White OU students suing university with claims of racial discrimination in financial aid

May 17—Three University of Oklahoma students have filed a class action lawsuit, claiming the university discriminates by rewarding financial aid based on race.

The students suing OU are white.

Brayden Johnson, Logan Rhines, and Kayla Savage are claiming OU provides financial aid to minority students that is not available to white students. The suit claims OU is violating the Equal Protection Clause of the Fourteenth Amendment and Title VI of the 1964 Civil Rights Act.

"Rather than determining who to admit based on their race, the University of Oklahoma determines how much financial aid it gives to students based on their race. That is unlawful," the complaint reads. "Universities that discriminate on the basis of race when making financial-aid awards violate the same equal protection principles that apply in the admissions context and elsewhere."

"The Equal Protection Clause of the Fourteenth Amendment prohibits the government from considering race when providing public benefits — such as financial aid — except when the government can satisfy strict scrutiny. This is an exceedingly high standard. The government must show that racial preferences serve a compelling government interest and are narrowly tailored to that interest. No other showing will suffice. And Title VI requires, at minimum, that recipients of federal funding meet this same exacting standard—strict scrutiny—when using racial classifications.Defendants' use of race to allocate financial-aid resources cannot survive strict scrutiny."

The students are all undergraduates, according to the court document, though Johnson is listed as enrolled in an accelerated master's degree program. Rhines is a junior, and Savage is a senior. All three students applied for financial aid identifying as white and non-Hispanic, according to the complaint.

In Savage's complaint, she claimed she was told by the University of Oklahoma's Office of Admissions that financial aid was "generally not available to students like her, but would have been if she were African-American."

Savage is a member of OU's chapter of Turning Point USA, a nonprofit that advocates for conservative causes in schools.

In a statement to The Transcript, The University of Oklahoma said its distribution of financial aid is lawful.

"The University of Oklahoma takes seriously its obligations to students and to properly administering financial aid," the statement reads. "While we cannot comment on the specifics of ongoing litigation, our policies and procedures adhere to applicable laws."

Over the last two years in Oklahoma, state lawmakers have pushed through legislation that eliminates Diversity, Equity and Inclusion programs as well as outlawing Affirmative Action hiring in public universities.

The complaint also criticizes an OU "Welcome Weekend" event it claims as racially exclusionary as a multi-day orientation for incoming Black students.
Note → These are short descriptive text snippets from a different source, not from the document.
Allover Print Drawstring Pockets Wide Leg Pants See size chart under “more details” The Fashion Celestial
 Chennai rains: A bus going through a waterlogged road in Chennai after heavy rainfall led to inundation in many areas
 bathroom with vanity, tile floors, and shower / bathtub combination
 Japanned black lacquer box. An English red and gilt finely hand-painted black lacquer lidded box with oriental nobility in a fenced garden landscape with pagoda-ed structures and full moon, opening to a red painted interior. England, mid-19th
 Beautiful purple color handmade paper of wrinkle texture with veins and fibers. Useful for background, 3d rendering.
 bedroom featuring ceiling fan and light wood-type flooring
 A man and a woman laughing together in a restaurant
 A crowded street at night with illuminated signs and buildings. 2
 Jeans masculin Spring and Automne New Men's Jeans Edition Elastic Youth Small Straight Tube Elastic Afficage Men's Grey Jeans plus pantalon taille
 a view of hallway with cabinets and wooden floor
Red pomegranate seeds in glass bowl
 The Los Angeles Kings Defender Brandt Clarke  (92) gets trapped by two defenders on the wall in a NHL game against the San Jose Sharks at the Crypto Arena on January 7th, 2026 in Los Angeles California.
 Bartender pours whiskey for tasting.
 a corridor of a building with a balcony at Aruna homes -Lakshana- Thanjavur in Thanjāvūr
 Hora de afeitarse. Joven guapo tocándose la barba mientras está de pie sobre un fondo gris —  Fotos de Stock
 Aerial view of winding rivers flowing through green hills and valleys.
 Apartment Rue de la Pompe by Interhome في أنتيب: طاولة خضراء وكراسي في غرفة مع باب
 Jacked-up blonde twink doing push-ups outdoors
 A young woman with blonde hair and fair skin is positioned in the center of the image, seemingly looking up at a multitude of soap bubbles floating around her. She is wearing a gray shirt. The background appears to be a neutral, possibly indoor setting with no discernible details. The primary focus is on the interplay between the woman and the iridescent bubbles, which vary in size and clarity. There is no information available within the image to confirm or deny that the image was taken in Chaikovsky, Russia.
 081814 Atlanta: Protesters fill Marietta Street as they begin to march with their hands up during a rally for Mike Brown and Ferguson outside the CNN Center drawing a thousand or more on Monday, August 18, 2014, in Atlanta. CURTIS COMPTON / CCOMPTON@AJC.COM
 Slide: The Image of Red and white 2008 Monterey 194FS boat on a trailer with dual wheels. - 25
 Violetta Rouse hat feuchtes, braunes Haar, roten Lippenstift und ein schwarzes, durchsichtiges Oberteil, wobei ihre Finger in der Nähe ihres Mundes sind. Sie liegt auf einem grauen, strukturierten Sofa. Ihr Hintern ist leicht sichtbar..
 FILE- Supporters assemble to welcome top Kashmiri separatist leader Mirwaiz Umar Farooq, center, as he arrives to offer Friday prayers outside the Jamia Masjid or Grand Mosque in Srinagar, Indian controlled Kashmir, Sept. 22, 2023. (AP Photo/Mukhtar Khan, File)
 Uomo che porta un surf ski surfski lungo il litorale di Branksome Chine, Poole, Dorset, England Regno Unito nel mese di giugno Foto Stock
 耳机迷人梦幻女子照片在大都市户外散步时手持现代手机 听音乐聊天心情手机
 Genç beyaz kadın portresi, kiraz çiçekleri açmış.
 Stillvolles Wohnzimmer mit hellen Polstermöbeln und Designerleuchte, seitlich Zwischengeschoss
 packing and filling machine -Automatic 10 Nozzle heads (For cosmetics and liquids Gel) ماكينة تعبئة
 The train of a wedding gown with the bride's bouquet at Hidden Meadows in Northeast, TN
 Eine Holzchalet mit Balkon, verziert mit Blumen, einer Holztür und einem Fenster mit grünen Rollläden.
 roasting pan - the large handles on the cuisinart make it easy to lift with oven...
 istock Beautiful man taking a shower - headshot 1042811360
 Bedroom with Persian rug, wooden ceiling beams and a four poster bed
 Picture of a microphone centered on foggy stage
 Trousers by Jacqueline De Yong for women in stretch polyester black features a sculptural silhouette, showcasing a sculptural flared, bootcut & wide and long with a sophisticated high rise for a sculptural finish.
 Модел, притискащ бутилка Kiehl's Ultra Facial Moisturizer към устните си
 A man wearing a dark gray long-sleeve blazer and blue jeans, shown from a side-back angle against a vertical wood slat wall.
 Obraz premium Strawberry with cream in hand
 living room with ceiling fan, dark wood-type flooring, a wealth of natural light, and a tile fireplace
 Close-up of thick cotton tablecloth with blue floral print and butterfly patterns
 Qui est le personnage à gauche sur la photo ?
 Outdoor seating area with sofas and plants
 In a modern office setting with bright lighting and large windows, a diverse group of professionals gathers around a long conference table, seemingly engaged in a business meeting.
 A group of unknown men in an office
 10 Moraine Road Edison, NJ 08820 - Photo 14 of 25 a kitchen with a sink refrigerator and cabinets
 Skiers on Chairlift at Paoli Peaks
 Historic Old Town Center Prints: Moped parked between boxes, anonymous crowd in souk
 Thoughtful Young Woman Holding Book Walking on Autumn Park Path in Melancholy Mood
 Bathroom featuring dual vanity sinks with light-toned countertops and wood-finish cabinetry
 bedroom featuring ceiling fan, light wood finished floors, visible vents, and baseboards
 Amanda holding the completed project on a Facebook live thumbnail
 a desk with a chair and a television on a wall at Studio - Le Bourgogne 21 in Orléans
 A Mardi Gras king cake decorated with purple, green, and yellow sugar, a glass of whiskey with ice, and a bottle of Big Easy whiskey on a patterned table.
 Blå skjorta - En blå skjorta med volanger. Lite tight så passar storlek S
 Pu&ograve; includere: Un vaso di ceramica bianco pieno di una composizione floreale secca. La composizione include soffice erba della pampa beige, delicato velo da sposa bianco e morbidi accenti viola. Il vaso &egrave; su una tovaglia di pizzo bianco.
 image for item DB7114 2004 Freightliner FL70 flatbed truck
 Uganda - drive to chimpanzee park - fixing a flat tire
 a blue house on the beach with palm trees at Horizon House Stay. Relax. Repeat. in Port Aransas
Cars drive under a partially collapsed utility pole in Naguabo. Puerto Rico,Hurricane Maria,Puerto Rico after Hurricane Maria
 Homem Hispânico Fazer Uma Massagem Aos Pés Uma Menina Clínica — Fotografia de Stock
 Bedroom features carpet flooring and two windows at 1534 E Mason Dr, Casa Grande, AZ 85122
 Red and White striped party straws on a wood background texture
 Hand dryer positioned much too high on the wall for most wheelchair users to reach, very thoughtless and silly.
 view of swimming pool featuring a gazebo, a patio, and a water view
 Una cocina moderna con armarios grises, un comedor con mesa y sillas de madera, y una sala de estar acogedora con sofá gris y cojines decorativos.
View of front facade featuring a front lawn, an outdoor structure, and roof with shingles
The suit seeks compensation that would be measured at trial based on any financial aid they would have been "wrongfully deprived of because of their race."

The University of Oklahoma and OU President Joseph Harroz are named as defendants. Also named as defendants in the suit are Jeff Blank, vice president for Division of Enrollment Management; Courtney Henderson, executive director of Financial Aid Services and Dorion Billups, director of Connection and Student Engagement.